Давид подмигнул мне:
– Вот такой состоялся разговор. Думаю, больше он тебя не побеспокоит. Но я позвал тебя не поэтому. Речь о другом. Садись. Мейер Капинский просил передать тебе, что имя человека, который предал твоего отца, – Луис Фейнберг.
Я напряглась:
– Он уверен?
Давид кивнул:
– Он знает об этом уже какое-то время.
У меня закипела кровь. Я была вне себя.
– Он знал? И ничего не сделал? Почему этот человек еще не наказан?
– Успокойся. Юденрат узнал, что он предатель и передает секретную информацию гестапо. Через него стали посылать фальшивые донесения, и теперь он немцам больше не нужен. Капинский сказал, что предоставляет тебе право решить судьбу Фейнберга, поскольку из-за него погиб твой отец. Ты можешь сама уладить этот вопрос, а можешь решить, что с ним сделать.
Я была ошарашена. Как я могла сама уладить этот вопрос? Сыграть роль палача? Я покачала головой.

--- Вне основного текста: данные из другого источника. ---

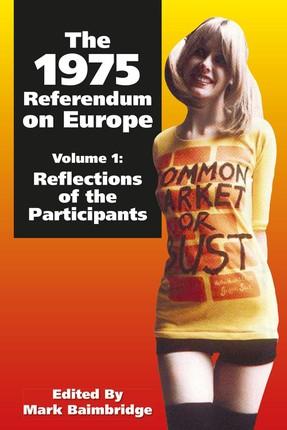 1975 Referendum on Europe - Volume 1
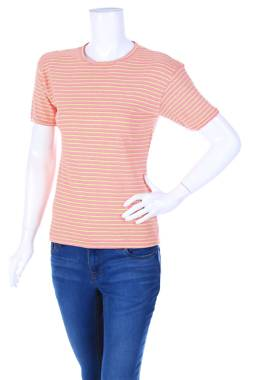 Детска блуза Orange1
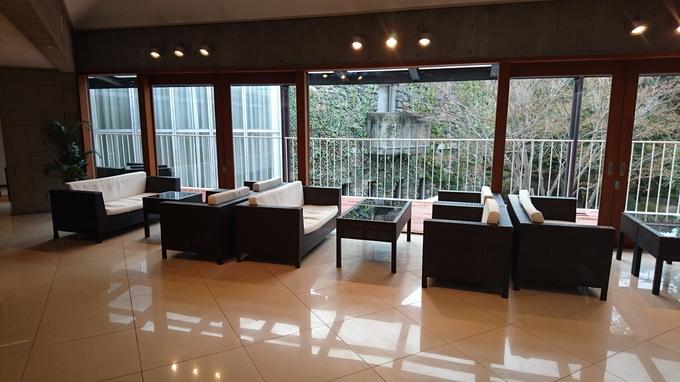 カフェ2階.JPG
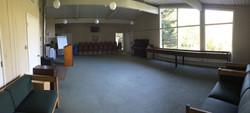 spruce meeting room.jpg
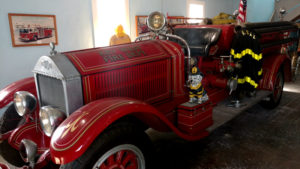 Historic fire engine on display at the Firehouse Museum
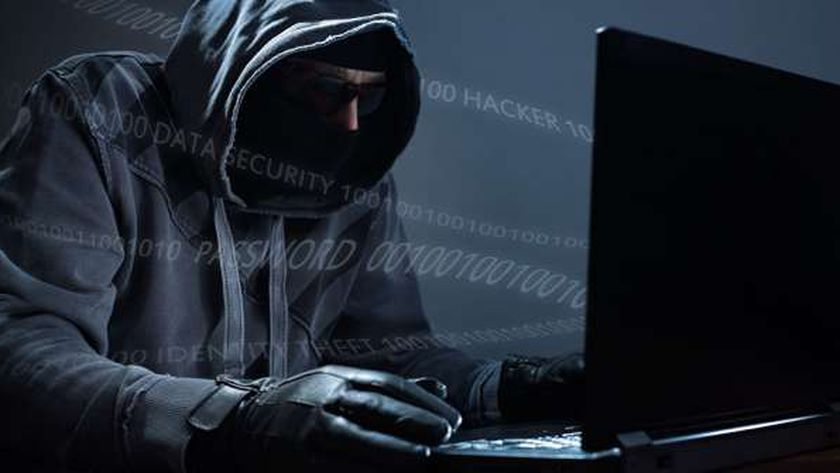 مركز استخباراتي: أحد القراصنة الإلكترونيين حاول تسميم محطة مياه أمريكية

– Я не знаю, что делать. Я не хочу брать на себя ответственность за смерть другого человека. Даже если он предатель.
Давид с улыбкой обнял меня:
– Никто не осудил бы тебя за это. На твоем месте я бы задушил его, но ты, черт побери, слишком порядочная! Если позволишь, я сделаю так, что этого человека накажут, как он того заслуживает.

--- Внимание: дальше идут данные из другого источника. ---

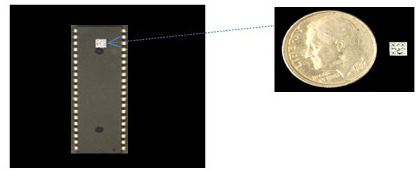 A 3.15 mm QR code storing an encrypted and compressed image shown placed on an integrated circuit and an image of the QR code placed next to a dime. (Courtesy of Adam Markman/Brhram Javidi)
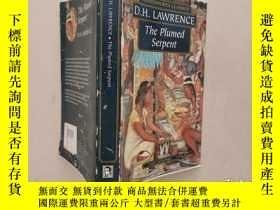 二手書博民逛書店D.H.LAWRENCE罕見The Plumed Serpent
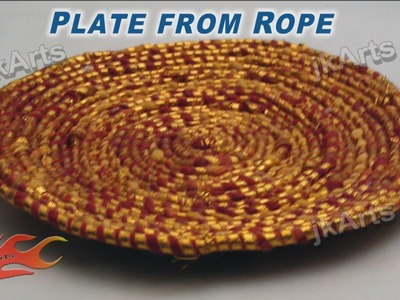DIY  How to make Plate from Rope JK Arts 278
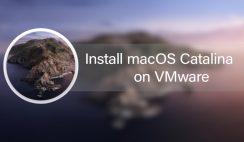 Install macOS Catalina on VMware on Windows PC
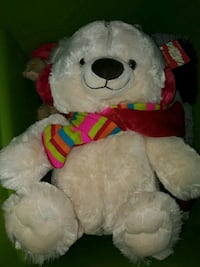Large bear plush  San Antonio, 78225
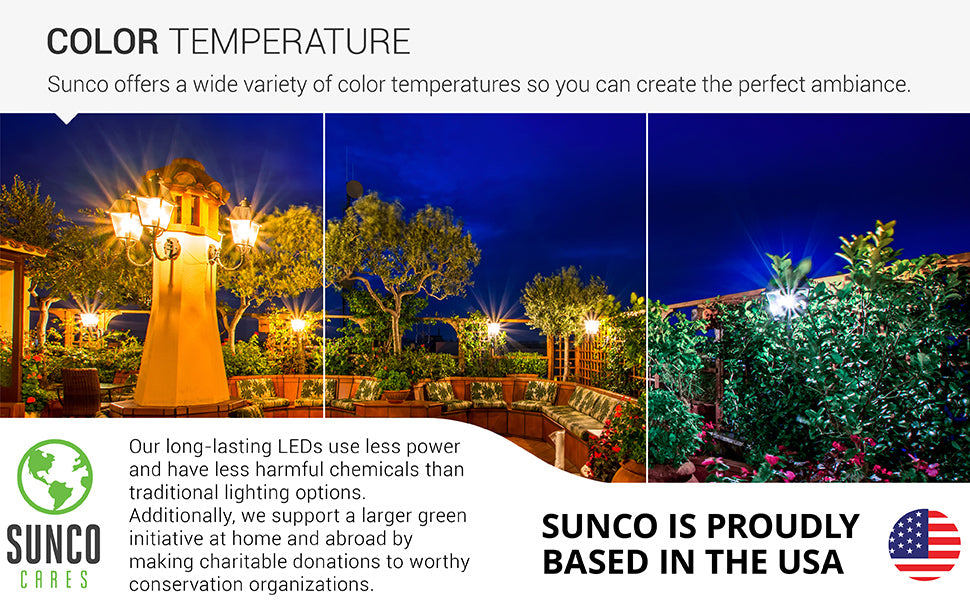 Sunco offers a wide variety of color temperatures so you can create the style you want with our long lasting LED bulbs. There are three color temperature choices: 2700K Soft White, 3000K Warm White, 5000K Daylight. Image shows an outdoor seating area with wall sconces and wall fixtures with the B11 LED Candelabra Filament Bulb with Dusk to Dawn in a variety of colors. Sunco is American owned and operated.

– Только не убивайте! – предостерегла я. – Не хочу отвечать за его смерть.
– Не будем.
Через три дня Давид снова вызвал меня в кабинет.
– Я подготовил для Фейнберга наказание. Понадобится твоя помощь.

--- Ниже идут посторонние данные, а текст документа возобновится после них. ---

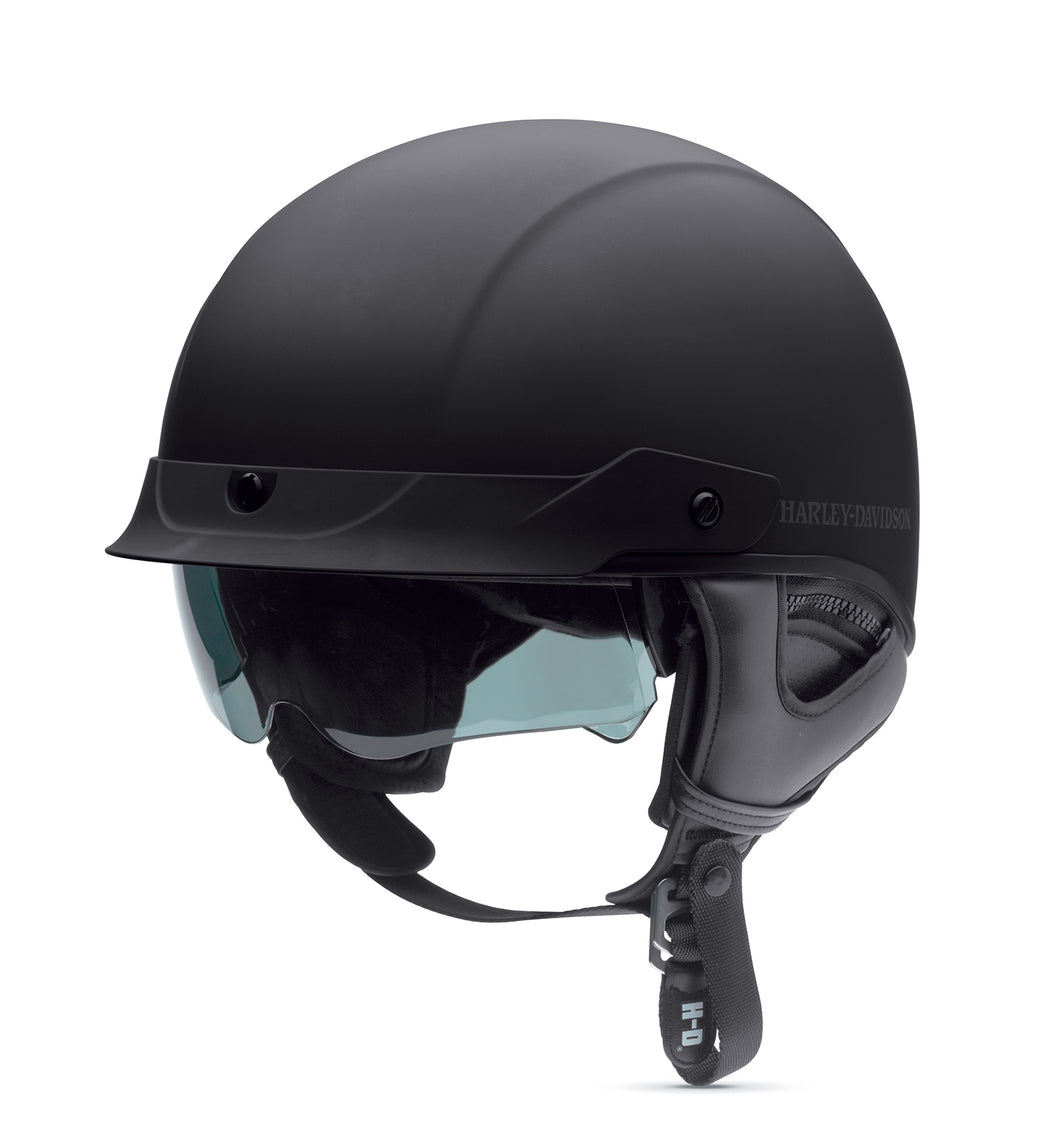 Lucid Ultra-Light Sun Shield J03 Half Helmet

И он изложил мне свой план.
Тем же вечером Давид подбросил Фейнбергу анонимное послание на немецком языке: «Герр Фейнберг, вам приказано встретиться с обозначенным посланником у двери вашего дома в 19.00».
Ровно в семь вечера круглолицый мужчина в твидовой спортивной куртке и фетровой шляпе начал спускаться по лестнице к входной двери. У него был нос, как у хорька, и тоненькие усики, больше похожие на линию над губой. Выглядел он озадаченным – ему не давало покоя загадочное послание, которое он получил от своих немецких кураторов. Он повертел головой по сторонам.